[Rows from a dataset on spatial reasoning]
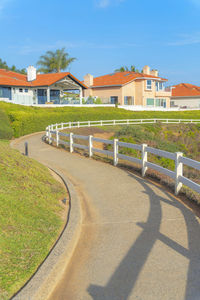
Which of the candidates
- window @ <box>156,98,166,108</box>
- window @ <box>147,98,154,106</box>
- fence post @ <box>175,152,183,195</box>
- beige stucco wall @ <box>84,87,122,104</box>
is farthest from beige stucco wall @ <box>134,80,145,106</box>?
fence post @ <box>175,152,183,195</box>

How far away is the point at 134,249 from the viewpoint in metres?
5.68

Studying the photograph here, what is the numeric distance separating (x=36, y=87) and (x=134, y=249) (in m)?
46.2

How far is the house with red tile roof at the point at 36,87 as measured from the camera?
45719mm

■ PROMPT:
Copy out all of the lines above word for word, omitting the pictures.

■ WORKED ANSWER:
Which of the candidates
- window @ <box>156,98,166,108</box>
- window @ <box>147,98,154,106</box>
- fence post @ <box>175,152,183,195</box>
- beige stucco wall @ <box>84,87,122,104</box>
is farthest from beige stucco wall @ <box>134,80,145,106</box>?
fence post @ <box>175,152,183,195</box>

How far away is the point at 134,249 from the viewpoint in metres?
5.68

Studying the photograph here, what is the numeric distance separating (x=36, y=87) and (x=134, y=249) (in m)?
46.2

How far is the house with red tile roof at the point at 36,87 as measured from the camera?
45719mm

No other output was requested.